*** Task inputs ***
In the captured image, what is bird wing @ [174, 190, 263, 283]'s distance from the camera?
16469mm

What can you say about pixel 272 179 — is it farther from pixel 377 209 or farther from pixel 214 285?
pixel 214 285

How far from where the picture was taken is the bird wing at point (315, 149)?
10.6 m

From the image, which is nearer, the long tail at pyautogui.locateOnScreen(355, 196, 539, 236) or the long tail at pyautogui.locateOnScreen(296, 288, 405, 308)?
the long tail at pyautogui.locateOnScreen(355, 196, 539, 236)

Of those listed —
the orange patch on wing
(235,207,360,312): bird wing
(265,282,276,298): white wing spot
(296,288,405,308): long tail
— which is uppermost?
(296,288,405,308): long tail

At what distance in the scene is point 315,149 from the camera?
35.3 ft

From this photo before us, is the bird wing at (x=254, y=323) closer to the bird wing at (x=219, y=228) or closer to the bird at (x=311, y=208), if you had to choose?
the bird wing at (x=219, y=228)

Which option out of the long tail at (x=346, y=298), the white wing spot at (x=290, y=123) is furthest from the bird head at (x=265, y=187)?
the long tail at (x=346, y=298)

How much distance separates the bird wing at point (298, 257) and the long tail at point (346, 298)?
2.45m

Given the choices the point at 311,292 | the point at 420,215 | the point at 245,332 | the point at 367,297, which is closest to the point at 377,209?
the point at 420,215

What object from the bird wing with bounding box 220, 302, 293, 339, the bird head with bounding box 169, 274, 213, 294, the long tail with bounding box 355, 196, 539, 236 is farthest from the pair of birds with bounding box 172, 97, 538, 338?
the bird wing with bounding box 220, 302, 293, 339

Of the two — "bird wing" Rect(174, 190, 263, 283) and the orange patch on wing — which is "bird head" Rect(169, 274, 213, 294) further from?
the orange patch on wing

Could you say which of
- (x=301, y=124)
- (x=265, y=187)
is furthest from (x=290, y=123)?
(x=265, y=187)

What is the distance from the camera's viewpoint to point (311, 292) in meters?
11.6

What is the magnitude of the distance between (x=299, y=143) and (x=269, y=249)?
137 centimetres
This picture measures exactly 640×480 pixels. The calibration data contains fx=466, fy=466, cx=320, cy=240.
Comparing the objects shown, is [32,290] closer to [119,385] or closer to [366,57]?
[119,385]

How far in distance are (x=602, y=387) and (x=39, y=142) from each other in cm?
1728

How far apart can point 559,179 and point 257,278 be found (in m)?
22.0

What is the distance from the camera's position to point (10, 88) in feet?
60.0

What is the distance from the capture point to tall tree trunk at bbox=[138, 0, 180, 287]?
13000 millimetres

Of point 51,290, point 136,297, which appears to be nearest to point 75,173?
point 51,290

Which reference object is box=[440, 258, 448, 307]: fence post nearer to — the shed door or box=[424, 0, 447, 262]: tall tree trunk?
***
# Description of the task
Can you rewrite the material above, from the line containing "What is the distance from the capture" through the end of the material, as a Markdown table with the columns Row and Line, numbering each line and leaving out blank lines?

# Output for this task
| Row | Line |
|---|---|
| 1 | What is the distance from the capture point to tall tree trunk at bbox=[138, 0, 180, 287]? |
| 2 | 13000 millimetres |
| 3 | Of point 51,290, point 136,297, which appears to be nearest to point 75,173? |
| 4 | point 51,290 |
| 5 | Which reference object is box=[440, 258, 448, 307]: fence post nearer to — the shed door or box=[424, 0, 447, 262]: tall tree trunk? |